**Your task:** Extract the text of each entry below exactly, leaving every image behind.

**Dataset rows:**
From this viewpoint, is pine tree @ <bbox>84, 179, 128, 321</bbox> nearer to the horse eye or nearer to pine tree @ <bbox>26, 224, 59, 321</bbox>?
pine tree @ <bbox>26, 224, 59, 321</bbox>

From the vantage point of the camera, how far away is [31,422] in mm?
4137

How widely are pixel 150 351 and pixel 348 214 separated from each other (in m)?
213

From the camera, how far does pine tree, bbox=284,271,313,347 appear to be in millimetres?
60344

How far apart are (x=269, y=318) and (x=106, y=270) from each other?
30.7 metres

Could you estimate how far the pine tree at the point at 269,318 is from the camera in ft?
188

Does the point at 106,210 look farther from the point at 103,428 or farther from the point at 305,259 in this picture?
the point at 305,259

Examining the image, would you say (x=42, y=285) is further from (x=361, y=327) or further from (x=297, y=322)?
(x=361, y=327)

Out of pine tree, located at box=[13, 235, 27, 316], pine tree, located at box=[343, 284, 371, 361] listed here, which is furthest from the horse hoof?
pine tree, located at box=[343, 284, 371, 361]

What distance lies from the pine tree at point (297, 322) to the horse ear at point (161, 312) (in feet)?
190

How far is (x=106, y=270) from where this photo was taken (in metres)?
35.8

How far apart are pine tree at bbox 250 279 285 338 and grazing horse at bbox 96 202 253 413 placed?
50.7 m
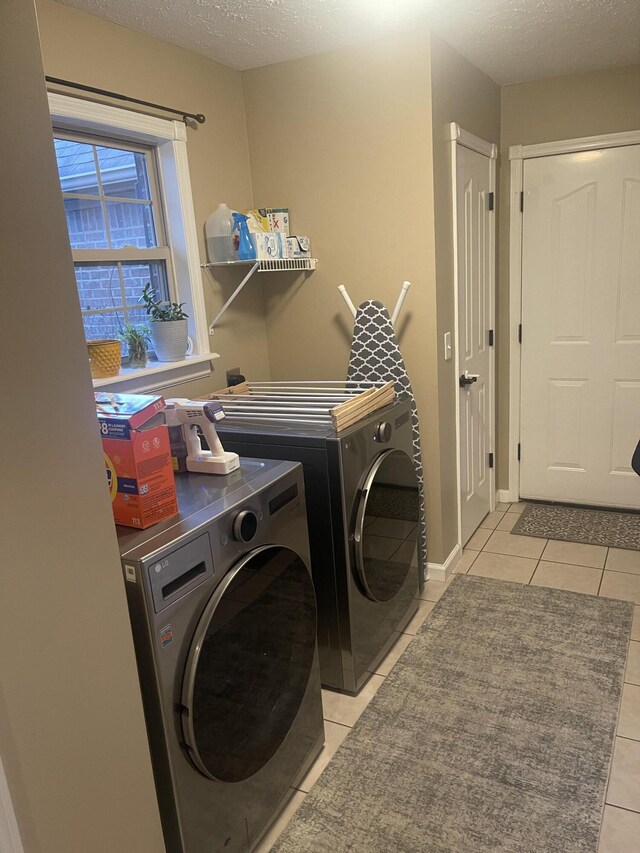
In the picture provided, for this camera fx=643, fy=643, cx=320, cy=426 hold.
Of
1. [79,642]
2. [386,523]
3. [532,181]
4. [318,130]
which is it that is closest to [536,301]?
[532,181]

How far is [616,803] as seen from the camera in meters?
1.82

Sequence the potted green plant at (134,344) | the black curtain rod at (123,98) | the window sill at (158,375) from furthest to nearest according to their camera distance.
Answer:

**Final answer:**
From this viewpoint, is pine tree @ <bbox>84, 179, 128, 321</bbox> nearer to the horse eye or nearer to pine tree @ <bbox>26, 224, 59, 321</bbox>?
pine tree @ <bbox>26, 224, 59, 321</bbox>

From the vantage point of the camera, how far away is [31,422] in mm?
4137

How widely are pixel 150 351 and pixel 348 214 separated from each other (in m)?
213

From the camera, how far does pine tree, bbox=284,271,313,347 appear to be in millimetres?
60344

How far apart are (x=269, y=318) and (x=106, y=270) from each other?
30.7 metres

Could you estimate how far the pine tree at the point at 269,318 is from the camera in ft?
188

Does the point at 106,210 look farther from the point at 103,428 or farther from the point at 305,259 in this picture?
the point at 305,259

Examining the image, would you say (x=42, y=285) is further from (x=361, y=327) or further from (x=297, y=322)?
(x=361, y=327)

Out of pine tree, located at box=[13, 235, 27, 316], pine tree, located at box=[343, 284, 371, 361] listed here, which is furthest from the horse hoof?
pine tree, located at box=[343, 284, 371, 361]

What distance lies from the pine tree at point (297, 322) to the horse ear at point (161, 312) (in feet)?
190

How far is (x=106, y=270) from where this photo was taken (in metres)?
35.8

How far apart are pine tree at bbox 250 279 285 338 and grazing horse at bbox 96 202 253 413 placed?
50.7 m
In the picture provided, for this camera fx=643, fy=643, cx=320, cy=426 hold.
Of
1. [79,642]
2. [386,523]
3. [532,181]
4. [318,130]
which is it that is closest to [536,301]?
[532,181]

How far is [616,803] as seen from the camera in meters?
1.82

Sequence the potted green plant at (134,344) | the black curtain rod at (123,98) | the window sill at (158,375) from furthest to nearest according to their camera distance.
Answer:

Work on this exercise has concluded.